In all other respects, the statutory provisions or, if not available, the customary commercial provisions shall apply to quality determination, sorting, labeling and price. Insofar as the above Terms and Conditions of Sale and Delivery conflict with our Terms and Conditions of Purchase, our Terms and Conditions of Sale and Delivery shall apply exclusively.

If the purchaser is not himself a buyer, but only an intermediary, he fully recognizes the above conditions insofar as they relate to this legal relationship.

He hereby expressly declares his acceptance of the guarantee vis-à-vis the manufacturer or the seller in the amount of the value of the goods and any damage caused by default (including court, legal and other costs) in the event that it should not be possible for the seller to collect the outstanding amount from the customer (recipient of the goods), possibly also with the aid of legal measures.

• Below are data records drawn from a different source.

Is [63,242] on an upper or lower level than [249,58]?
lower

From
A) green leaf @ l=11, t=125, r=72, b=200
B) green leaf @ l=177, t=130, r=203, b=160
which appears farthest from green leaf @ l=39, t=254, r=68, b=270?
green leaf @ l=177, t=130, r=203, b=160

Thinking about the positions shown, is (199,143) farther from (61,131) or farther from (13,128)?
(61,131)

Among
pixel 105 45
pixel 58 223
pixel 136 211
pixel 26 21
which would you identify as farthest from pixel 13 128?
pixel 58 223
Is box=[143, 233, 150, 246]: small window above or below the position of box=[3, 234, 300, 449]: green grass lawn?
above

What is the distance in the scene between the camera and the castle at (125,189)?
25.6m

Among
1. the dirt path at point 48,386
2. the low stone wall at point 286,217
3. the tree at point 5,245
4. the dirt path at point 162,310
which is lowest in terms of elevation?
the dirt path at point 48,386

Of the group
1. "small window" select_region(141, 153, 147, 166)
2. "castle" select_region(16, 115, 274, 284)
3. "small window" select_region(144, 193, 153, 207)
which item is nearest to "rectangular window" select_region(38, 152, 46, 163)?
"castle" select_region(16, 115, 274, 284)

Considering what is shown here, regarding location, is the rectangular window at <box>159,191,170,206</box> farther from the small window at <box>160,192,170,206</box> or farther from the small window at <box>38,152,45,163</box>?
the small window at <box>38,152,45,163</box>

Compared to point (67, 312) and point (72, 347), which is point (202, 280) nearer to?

Schneider hereby accepts the agent's declaration of guarantee, so that a legally valid contract for the assumption of the guarantee has been effectively concluded. Schneider undertakes to inform the intermediary if efforts to collect the claim have been unsuccessful and to give the intermediary the opportunity to attempt to collect the claim from the customer himself. If the agent is unable to do so within a reasonable period of time (3 weeks), Schneider may make a claim against the agent under the guarantee contract, with the result that the agent must pay the outstanding amount under the guarantee contract. In this case, Schneider assigns all its claims against the customer to the agent in order to give the agent the opportunity to collect the claim against the customer.

§ 10 Severability clause

Should individual provisions of the contract with the customer, including these General Terms and Conditions, be or become invalid in whole or in part, this shall not affect the validity of the remaining provisions.

The wholly or partially ineffective provision shall be replaced by a provision whose economic success comes as close as possible to that of the ineffective provision.

Any waiver of the aforementioned General Terms and Conditions must be made in writing. This also applies to this written form clause.